Les infections neuroméningées (bactérie, virus, champignon, parasite) constituent le prototype du trouble de la conscience d’origine non traumatique.
L’état de mal épileptique s’accompagne toujours de troubles de la conscience. Le coma post-critique est classique, mais doit être rapidement résolutif. Un état de mal convulsif infraclinique peut être responsable d’un coma prolongé. Des crises convulsives focales peuvent avoir une expression confusionnelle ou psychiatrique (voir chapitre 52).
Les crises fébriles simples n’occasionnent pas de troubles de conscience prolongés.
L’anoxo-ischémie cérébrale est une cause rare mais possible chez le nourrisson et l’enfant.
On retrouve parmi les causes, les jeux de non-oxygénation ou d’évanouissement (voir chapitre 5, V. C)

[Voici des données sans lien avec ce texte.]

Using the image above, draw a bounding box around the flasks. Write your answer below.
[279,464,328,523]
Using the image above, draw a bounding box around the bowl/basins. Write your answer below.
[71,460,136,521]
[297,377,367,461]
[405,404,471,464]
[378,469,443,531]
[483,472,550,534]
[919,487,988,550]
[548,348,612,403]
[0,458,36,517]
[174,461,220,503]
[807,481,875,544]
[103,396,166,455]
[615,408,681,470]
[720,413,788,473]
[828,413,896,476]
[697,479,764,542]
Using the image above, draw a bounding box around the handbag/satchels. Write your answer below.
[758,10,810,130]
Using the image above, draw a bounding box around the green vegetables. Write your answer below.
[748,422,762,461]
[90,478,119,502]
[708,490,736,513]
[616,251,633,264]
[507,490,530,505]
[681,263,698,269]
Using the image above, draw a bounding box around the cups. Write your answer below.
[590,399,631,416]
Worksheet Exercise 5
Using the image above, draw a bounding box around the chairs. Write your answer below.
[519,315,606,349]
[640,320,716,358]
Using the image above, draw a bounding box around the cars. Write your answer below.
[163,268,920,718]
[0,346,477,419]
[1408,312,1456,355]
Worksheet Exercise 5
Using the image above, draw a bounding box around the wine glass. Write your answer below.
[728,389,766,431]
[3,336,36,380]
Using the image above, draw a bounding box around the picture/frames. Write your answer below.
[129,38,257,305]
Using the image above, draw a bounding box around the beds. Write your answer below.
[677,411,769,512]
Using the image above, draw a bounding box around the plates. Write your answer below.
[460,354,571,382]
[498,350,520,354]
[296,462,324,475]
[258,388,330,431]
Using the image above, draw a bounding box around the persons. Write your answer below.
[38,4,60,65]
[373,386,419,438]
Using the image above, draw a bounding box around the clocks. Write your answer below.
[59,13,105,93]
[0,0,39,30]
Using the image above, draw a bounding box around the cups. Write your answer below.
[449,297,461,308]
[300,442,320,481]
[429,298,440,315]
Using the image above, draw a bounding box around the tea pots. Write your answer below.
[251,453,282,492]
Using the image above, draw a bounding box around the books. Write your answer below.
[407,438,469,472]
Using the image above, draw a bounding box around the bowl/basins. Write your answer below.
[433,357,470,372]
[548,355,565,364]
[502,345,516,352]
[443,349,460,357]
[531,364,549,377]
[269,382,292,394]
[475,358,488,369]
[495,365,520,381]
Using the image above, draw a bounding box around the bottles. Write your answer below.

Les tumeurs cérébrales et accidents vasculaires cérébraux peuvent se révéler par une confusion ou un coma, mais s’accompagnent souvent de signes focaux et/ou d’HTIC (voir chapitre 27).

Fig. 68.1. Prise en charge initiale du coma du nourrisson et de l’enfant.
« A » = Airways : voies aériennes, « B » = Breath : respiration, « C » = Circulation : circulation,
« D » = Disability : état neurologique, « E » = Exposure : environnement.
Causes les plus fréquentes : traumatismes crâniens, infections neuroméningées, intoxications exogènes, troubles hydroélectrolytiques, anoxo-ischémie, convulsions.
2. Conduite pratique
L’enquête étiologique immédiate, fondée sur le contexte, les antécédents, l’âge, l’examen clinique et des examens biologiques de première ligne, peut permettre un diagnostic rapide : hypoglycémie, intoxication exogène, infection neuroméningée, troubles hydroélectrolytiques, anoxo-ischémie. Lorsqu’une infection neuroméningée est suspectée et qu’il existe des contre-indications à la ponction lombaire, un traitement anti-infectieux probabiliste sera entrepris.
L’étape suivante fera appel à des examens complémentaires qui devront être discutés au cas par cas mais toujours chez un patient stabilisé sous surveillance étroite : imagerie cérébrale, EEG, examen du LCS selon les cas.
Références
Guidelines for the Medical Management of Traumatic Brain Injury in Infants, Children and Adolescent, second edition. Pediatr Crit Care Med, 2012 ; 13 (Suppl 1) : S1–82.